# Should I use sanding sealer?



## nolo (Apr 14, 2009)

I'm not going to apply a stain to the wood. I want it to have its natural look. Should I apply sanding sealer to the wood before applying polyurethane? I'm looking for a low gloss look. What other types of protective coatings are available other than polyurethane?

I am using yellow select pine. Can I use wood filler to fill minor imperfections? I was wondering if the wood filler would be noticeable. 

Thanks in advance for any help.


----------



## AZ Termite (Dec 20, 2008)

Poly is a good choice. I use lacquer on most things. Semi-gloss lacquer is easy to sand and the finish is very durable. As for the wood filler, it will show up when you apply the finish, no matter what finish you use.


----------



## SeeDBee (Oct 27, 2008)

*sanding sealer*

I recently finished a job of refinishing some older kitchen cabinets where I could sand the old finish off, then I applied a coat of sanding sealer. After that dried I sanded it with 120 grit, then applied only one coat of poly clear satin finish.

I was amazed at how well the project came out. I have pics somewhere of the before and after. If you'd like to see let me know and I'll dig them out.

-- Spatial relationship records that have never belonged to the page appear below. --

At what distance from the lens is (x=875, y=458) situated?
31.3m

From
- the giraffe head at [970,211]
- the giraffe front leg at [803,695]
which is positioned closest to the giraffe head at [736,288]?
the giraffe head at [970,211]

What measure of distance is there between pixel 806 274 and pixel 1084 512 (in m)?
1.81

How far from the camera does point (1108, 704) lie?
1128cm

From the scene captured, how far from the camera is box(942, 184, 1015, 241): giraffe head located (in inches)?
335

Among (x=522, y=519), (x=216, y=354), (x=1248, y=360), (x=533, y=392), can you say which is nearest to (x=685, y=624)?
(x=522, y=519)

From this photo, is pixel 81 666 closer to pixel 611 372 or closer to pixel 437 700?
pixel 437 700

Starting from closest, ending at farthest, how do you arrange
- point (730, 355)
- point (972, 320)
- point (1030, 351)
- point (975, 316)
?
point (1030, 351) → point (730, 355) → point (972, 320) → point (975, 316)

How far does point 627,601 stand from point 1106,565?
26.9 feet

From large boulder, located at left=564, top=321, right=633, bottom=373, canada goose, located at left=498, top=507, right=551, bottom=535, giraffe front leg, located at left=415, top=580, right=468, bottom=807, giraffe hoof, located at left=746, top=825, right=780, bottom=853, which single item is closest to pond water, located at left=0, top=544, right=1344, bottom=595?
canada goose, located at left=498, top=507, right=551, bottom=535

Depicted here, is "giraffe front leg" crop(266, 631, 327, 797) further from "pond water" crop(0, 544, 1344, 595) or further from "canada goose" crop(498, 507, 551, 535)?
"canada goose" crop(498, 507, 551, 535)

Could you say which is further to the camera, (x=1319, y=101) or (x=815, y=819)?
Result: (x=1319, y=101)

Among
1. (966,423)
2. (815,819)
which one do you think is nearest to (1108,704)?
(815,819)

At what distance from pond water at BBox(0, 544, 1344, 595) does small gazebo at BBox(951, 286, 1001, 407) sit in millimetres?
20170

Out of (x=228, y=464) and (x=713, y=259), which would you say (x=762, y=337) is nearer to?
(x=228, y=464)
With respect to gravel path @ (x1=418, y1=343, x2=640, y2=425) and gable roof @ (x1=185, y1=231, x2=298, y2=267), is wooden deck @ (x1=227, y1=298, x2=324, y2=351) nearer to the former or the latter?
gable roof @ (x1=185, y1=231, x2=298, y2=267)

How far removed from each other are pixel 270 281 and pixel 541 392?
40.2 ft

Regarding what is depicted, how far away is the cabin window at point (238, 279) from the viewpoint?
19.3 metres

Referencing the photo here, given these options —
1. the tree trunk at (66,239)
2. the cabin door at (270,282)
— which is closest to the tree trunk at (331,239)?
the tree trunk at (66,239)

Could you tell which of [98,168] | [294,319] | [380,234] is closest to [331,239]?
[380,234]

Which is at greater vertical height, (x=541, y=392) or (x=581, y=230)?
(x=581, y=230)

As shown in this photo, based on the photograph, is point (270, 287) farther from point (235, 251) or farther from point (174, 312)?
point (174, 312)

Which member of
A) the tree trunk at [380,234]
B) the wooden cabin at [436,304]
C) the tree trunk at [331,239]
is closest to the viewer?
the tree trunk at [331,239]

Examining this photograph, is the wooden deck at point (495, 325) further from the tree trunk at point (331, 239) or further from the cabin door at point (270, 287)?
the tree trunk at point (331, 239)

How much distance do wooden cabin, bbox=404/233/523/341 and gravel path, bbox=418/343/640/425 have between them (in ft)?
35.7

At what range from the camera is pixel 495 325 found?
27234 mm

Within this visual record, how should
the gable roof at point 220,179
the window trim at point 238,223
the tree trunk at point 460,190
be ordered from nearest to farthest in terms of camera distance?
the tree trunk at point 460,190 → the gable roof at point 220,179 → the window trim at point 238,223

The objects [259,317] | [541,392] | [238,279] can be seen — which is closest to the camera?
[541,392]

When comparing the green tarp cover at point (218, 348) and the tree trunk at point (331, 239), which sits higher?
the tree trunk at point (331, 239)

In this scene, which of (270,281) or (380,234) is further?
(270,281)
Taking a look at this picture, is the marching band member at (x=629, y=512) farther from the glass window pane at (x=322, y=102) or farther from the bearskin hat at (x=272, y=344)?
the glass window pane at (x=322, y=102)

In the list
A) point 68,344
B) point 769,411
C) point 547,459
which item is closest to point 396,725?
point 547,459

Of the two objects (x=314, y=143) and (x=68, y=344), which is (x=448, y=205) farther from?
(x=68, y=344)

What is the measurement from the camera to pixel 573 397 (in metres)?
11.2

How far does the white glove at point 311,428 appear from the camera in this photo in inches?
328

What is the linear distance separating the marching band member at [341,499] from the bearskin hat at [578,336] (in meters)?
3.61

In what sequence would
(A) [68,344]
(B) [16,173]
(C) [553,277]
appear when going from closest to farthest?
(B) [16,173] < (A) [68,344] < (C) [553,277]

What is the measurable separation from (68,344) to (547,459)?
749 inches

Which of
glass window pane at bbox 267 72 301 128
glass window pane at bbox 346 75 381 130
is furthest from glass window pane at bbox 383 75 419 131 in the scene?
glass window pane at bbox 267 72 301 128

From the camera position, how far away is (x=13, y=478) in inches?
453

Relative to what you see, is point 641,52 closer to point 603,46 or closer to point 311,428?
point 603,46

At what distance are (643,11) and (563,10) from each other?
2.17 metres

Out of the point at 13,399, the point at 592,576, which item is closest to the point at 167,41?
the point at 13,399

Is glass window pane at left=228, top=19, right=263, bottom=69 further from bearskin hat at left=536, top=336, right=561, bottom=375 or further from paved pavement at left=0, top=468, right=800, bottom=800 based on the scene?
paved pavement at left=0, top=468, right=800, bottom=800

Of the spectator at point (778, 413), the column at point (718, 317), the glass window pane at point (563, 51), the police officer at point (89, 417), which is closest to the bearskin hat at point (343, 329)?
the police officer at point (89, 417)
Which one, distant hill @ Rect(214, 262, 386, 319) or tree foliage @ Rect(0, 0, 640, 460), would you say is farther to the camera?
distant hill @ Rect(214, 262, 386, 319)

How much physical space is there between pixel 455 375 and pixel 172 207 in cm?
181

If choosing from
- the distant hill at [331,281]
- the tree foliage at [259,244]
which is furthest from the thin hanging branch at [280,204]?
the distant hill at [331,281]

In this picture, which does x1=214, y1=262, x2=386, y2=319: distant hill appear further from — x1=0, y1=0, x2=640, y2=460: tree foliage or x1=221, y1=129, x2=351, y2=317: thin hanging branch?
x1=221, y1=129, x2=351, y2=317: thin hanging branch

Yes, the filler will show unless it's tinted to match. 

Chuck


----------



## GeorgeC (Jul 30, 2008)

If you have some scrap wood you could try the wood filler on that and see just how noticeable it turns out. You may find that it is or is not acceptable.

G


----------



## scribbles (Mar 2, 2009)

I used to just use lacquer and sand between coats, But sanding sealer is so much easier, It powders beautifully, One whisper coat of sealer, and two wet coats, Let it dry for at least 3 hours(for lacquer) sand, and 3 coats of clear. You will be very happy.


----------



## Hhaines (Nov 26, 2008)

I make a lot of bowls, boxes and small stuff......routinely I use 3 thinned down coats of sanding sealer and sand between coats with 330 grit paper......then I spray several coats of lacquer without sanding between coats.......I thin the lacquer 50%.......Lacquer builds very well and adheres well with additional coats......I like high gloss for a highly polished finish......for small one of stuff it's hard to beat the spray lacquer at the hardware store......


----------



## Gerry KIERNAN (Apr 20, 2007)

Satin water based polyurethane is a very natural looking finish that doesn't yellow or tint the wood. For filling the minor imperfections you could try sanding some of the wood with fine sandpaper, collecting the dust, and mixing it with the polyurethane. It will still likely show up somewhat, but it shouldn't show too badly. Try a sample on the back side of one of your boards to see how it looks.
Thin your first coat of poly if you are going to sand between coats.

Gerry


----------



## cabinetman (Jul 5, 2007)

You asked several questions, so HERE is a short version of some choices.


----------



## Tony B (Jul 30, 2008)

*Woodfiller*



nolo said:


> .............I was wondering if the wood filler would be noticeable.


Wood filler will be noticeable. This can work for or against you. Its kinda like a joint - if you cant hide it, accent it. If you want to try to blend it in, the best way is to apply a light coat of your finish onto the wood. This will give you the final 'color' of the wood to be matched and then make your filler patch. Take a graining pen of the appropriate color and draw in some light grain lines. Then complete your finish coatings. 
The technique I would use is dependent on what I am trying to fill in.

My most used technique for small gaps was just posted by me on another post but here it is .... If the gaps are relatively small, I apply the thinnest CA glue (Cyano Acralate glue AKA super glue under brand names such as Hot Stuff, ZAP) into the crack. It will usually suck right in. The I sprinkle a small mound of sawdust over the crack and press it in with my index finger. and blow away the remainder. Then I hit it again with more CA glue and then more sawdust until the crack is filled while continually brushing or blowing away the excess dust. This will dry in just a few minutes and can then be sanded. If you use an "Accelerator" it will dry instantly.

Any excess spilled CA glue should be immediately wiped up with a rag and lacquer thinner or acetone.

When you are finished the tip of your index finger will be coated with a hard crusted layer of glue and sawdust. You will slowly find yourself picking at it in about an hour or so and most will peel off. When you take a shower, it will all come off.

The CA glue and sawdust will dry slightly darker than the original sawdust which is desireable. Your eye will accept a darker line more than a lighter one and your repair will be virtually 'invisible'.

If I was filling in a bad knot hole or split , I would use epoxy with an appropriate dye for coloring.

__________________


----------